Similar moves to centre emergency stroke care in larger units are also being put in place in South Yorkshire as part of a national drive to cut the toll of death and disability from the illness.

In a joint statement, NHS officials in Harrogate said evidence showed people were likely to have better outcomes in hyper acute stroke units treating at least 600 patients a year, even if they had to travel further for treatment.

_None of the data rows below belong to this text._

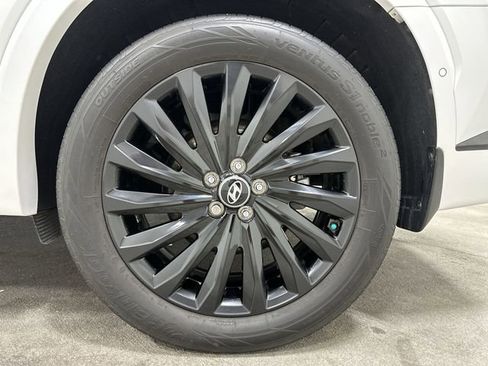 Used 2024 Hyundai Palisade Calligraphy AWD/4WD image 14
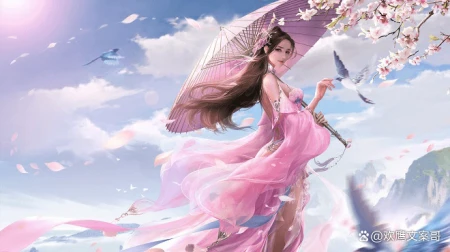 好玩的仙侠手游排行榜,中国风精品游戏你喜欢吗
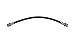 Sunsong 2206662 Brake Hydraulic Hose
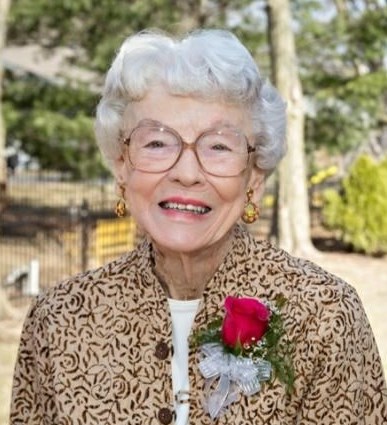 Obituary of Betty June Owens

David Scullion, the medical director at Harrogate NHS Trust, and GP Bruce Willoughby, from NHS Harrogate clinical commissioning group (CCG), released a joint statement saying: “The stroke unit at Harrogate District Hospital does not meet this threshold, nor is it ever likely to. Ensuring the continued sustainable provision of high-quality patient care is the single focus of both the CCG and the trust.”

Patients would be taken by ambulance directly to Leeds or York to make sure their treatment is “both timely and effective”.

“Patients will be transferred back to Harrogate District Hospital as soon as possible after initial treatments or discharged home and will receive their ongoing rehabilitation care locally,” the statement said.

A report for NHS chiefs in West Yorkshire, Craven and Harrogate, which is due to be agreed tomorrow, said improvements in stroke care had been made in recent years, but differences remained which needed to be “urgently” addressed. In future, it said hyper acute stroke services will be centred on hospitals in Bradford, Halifax, Wakefield and Leeds.

In changes designed to improve stroke care, patients requiring urgent or emergency treatment will be given access to the same seven-day service. More patients will be assessed by stroke specialists within 24 hours. In addition, the report said more work was aimed at preventing 200 strokes over three years caused by a condition which leads to a fast erratic heartbeat. NHS leaders hope to detect nine in 10 patients with atrial fibrillation.